Kontrak tersebut, menurut Arsyad, tidak hanya manual, tapi kontrak elektronik yang harus mendapat persetujuan dari Kementerian Haji. "Dari kontrak elektronik itu, kita bisa meng-entri nama untuk proses penerbitan visa. Tanpa kontrak elektronik, pihak Saudi tidak akan membuka akses untuk mengirim nama," katanya.
Ia optimistis sistem visa yang diterapkan dalam e-Hajj akan memperkecil peluang orang yang tidak mempunyai kesiapan kontrak dengan penyedia katering, transportasi, dan akomodasi, untuk bisa masuk ke Arab Saudi. Menurut dia, jamaah non kuota sudah dapat dicegah sejak di Tanah Air mengingat hanya jamaah yang telah menyelesaikan pelayanan-pelayanan kontrak yang dapat memperoleh visa.
"Dengan adanya kontrak, seluruh pelayanan yang akan diberikan kepada jamaah selama di Arab Saudi itu sudah siap dari awal. Kalau itu tidak ada, maka tidak bisa dapat visa," tambahnya. Lebih lanjut ia mengimbau jamaah haji Indonesia untuk mendaftar melalui jalur resmi untuk menghindari risiko.

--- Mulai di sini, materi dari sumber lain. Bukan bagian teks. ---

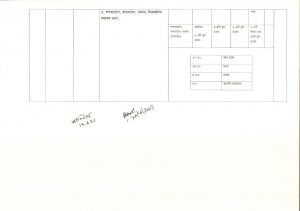 Grid-Asignment-6Subjects (1)_pages-to-jpg-0003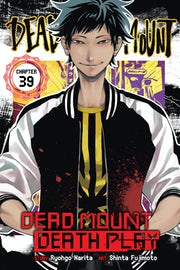 dead-mount-death-play-chapter-39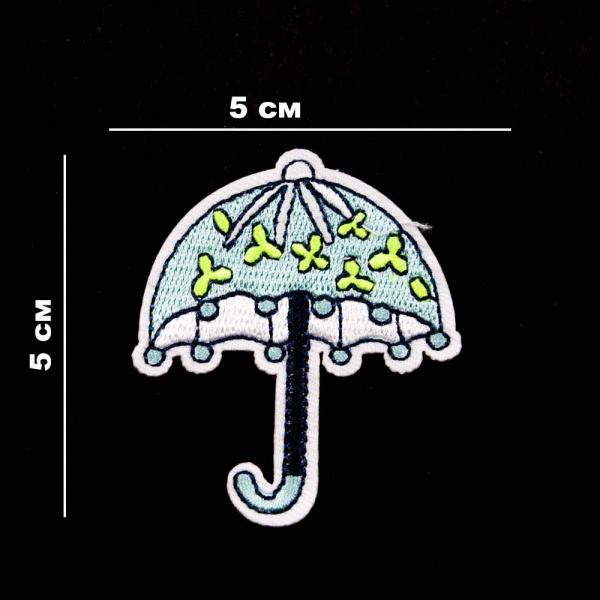 Аппликация клеевая Зонтик, 5х5 см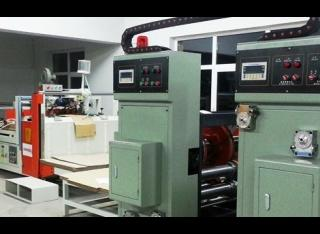 PRC ZXJ 2600 P01217063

"Beberapa tahun lalu, banyak ditemukan jamaah non kuota tidak memiliki tempat tinggal, baik di Mekkah, Madinah, atau Armina. Sehingga mereka ada sebagian yang masuk ke tenda-tenda jamaah haji reguler atau khusus," katanya.
Arsyad mengaku bahwa saat bertugas di Madinah tujuh tahun lalu, ia menemukan jamaah haji nonkuota yang tertahan di terminal hijrah karena tidak memiliki akomodasi di Madinah. "Pihak di terminal hijrah tidak memberikan izin masuk kecuali sudah ada kontrak yang mengatakan bahwa jamaah tersebut punya tempat tinggal," ujarnya.
Dia menilai keberadaan jamaah haji nonkuota mengganggu jamaah haji reguler maupun khusus, karena sering masuk atau menumpang pada jamaah haji reguler dan haji khusus.
Tahun ini Indonesia memiliki kuota jamaah haji 155.200 untuk reguler dan 13.600 untuk jamaah haji khusus akibat masih berlakunya pemotongan kuota bagi seluruh negara, karena proyek pembangunan di sekitar Masjidil Haram yang belum selesai.